_Text for analysis_
*** Block opens ***

Thursday, April 27, 2006

 

Revised Letter to CEO - E*Trade

Dear: Mitchell H. Caplan, CEO - E*Trade

As the world transitions from an industrialized based economy to a networked one, how is E*Trade position to compete? Consumers are beginning to demand customized experiences that meet their specific financial needs and there is massive consolidation in financial services industry and in discount brokerage, in particular. With your firm’s failed attempt to purchase Ameritrade the stakes of the game have increased.

According to TDAmeritrade’s CEO, Joe Moglia, in a recent interview the number of online brokerage firms has gone from over 200 to 80 and the number of true players in the industry had been reduced to around five. Will your management team be able to hear and properly read the weak signals that consumers are broadcasting and if so will you be able to successfully react to the changing demands of customers to have unlimited access to financial information and their accounts? Are you listening? Will E*Trade be one of the last one’s standing or will it be pushed aside or swallowed up by a multinational financial services conglomerate?

I understand, from yesterday’s press release, that E*Trade produced record profits and earnings in the first quarter of 2006, but the competition is not standing still and in the networked economy it does not take long before the industry has shifted and tipped in another direction. This is why I think my message is so important for you to hear.

In fact your rival TD Ameritrade announced yesterday its Independent Spirit program where the company has promised to provide customized financial solutions for its clients through:

-Comprehensive products and support that allow clients to easily change investments as needed
-Straightforward pricing so clients know what they can expect to pay every time
-Independent research, products and support that allow clients to make decisions in their best interest.

TD Ameritrade is also partnering with Palm to distribute its Palm Treo 650 Smartphone to its customers who open a new account. (See add http://www.ameritrade.com/offer/flat/spotseize_flash.html?start_content=offer&a=omo )

Ameritrade gets it! They realize that they will win if they can provide their customers with customized financial solutions, drive new traffic to their website, and give their members the ability to not only access the financial information they need, but also eventually trade 24 hours a day from a communications device any where in the world!

The scenario of a man walking up to a vending machine and realizing that he doesn’t have any change, but does have his portable communication device to purchase a soda is almost here. Soon customers will be able to remotely connect to their brokerage account, trade stocks, shift money into their online payment account and wireless connect to the vending machine to process their payment and purchase a soda. This is important to E*Trade in many ways but primarily because more trades means more revenues and more profit. A customer who demands these types of services and gets them will remain a satisfied customer of that firm and will share his experiences with others drawing more customers to this firm and further enhancing both the top and bottom lines of the companies that provides these services and customer experiences.

*** Block closes ***

_Data block_

*** Block opens ***

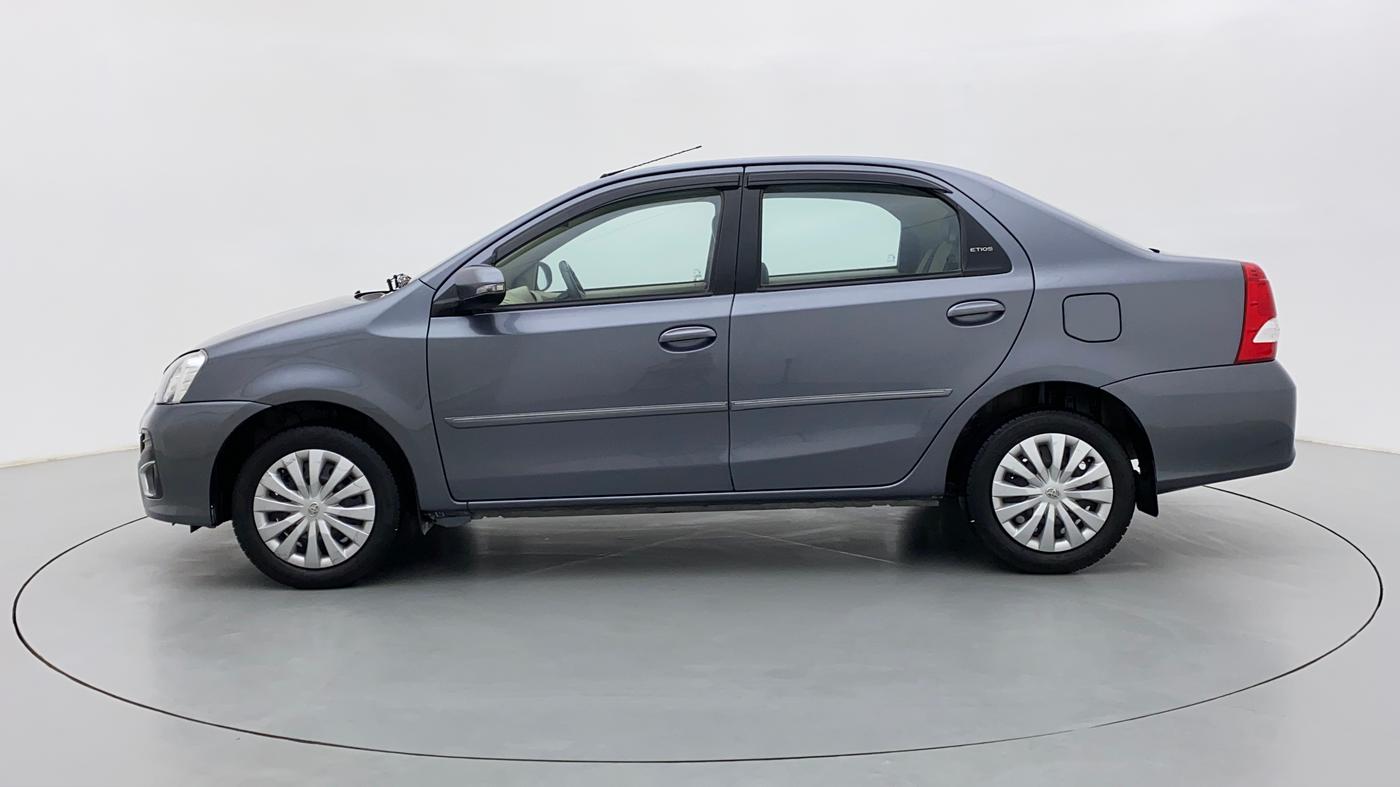 2018 Toyota Etios V, Petrol, Manual, 20,452 km, Left Side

*** Block closes ***

_Things to do_
1 - In the letter to the E*Trade CEO, write out everything from "As the world" down to "game have increased.", word for word.
2 - According to the letter to the E*Trade CEO, what happened to the number of online brokerage firms, as stated by Joe Moglia?
3 - Translate this sentence from the letter to the E*Trade CEO into Spanish: "This is why I think my message is so important for you to hear."
The data plays no part in this work.

_Answers to the problems_
1 -
As the world transitions from an industrialized based economy to a networked one, how is E*Trade position to compete? Consumers are beginning to demand customized experiences that meet their specific financial needs and there is massive consolidation in financial services industry and in discount brokerage, in particular. With your firm’s failed attempt to purchase Ameritrade the stakes of the game have increased.

2 - It went from over 200 to 80.

3 - Por eso creo que es tan importante que usted escuche mi mensaje.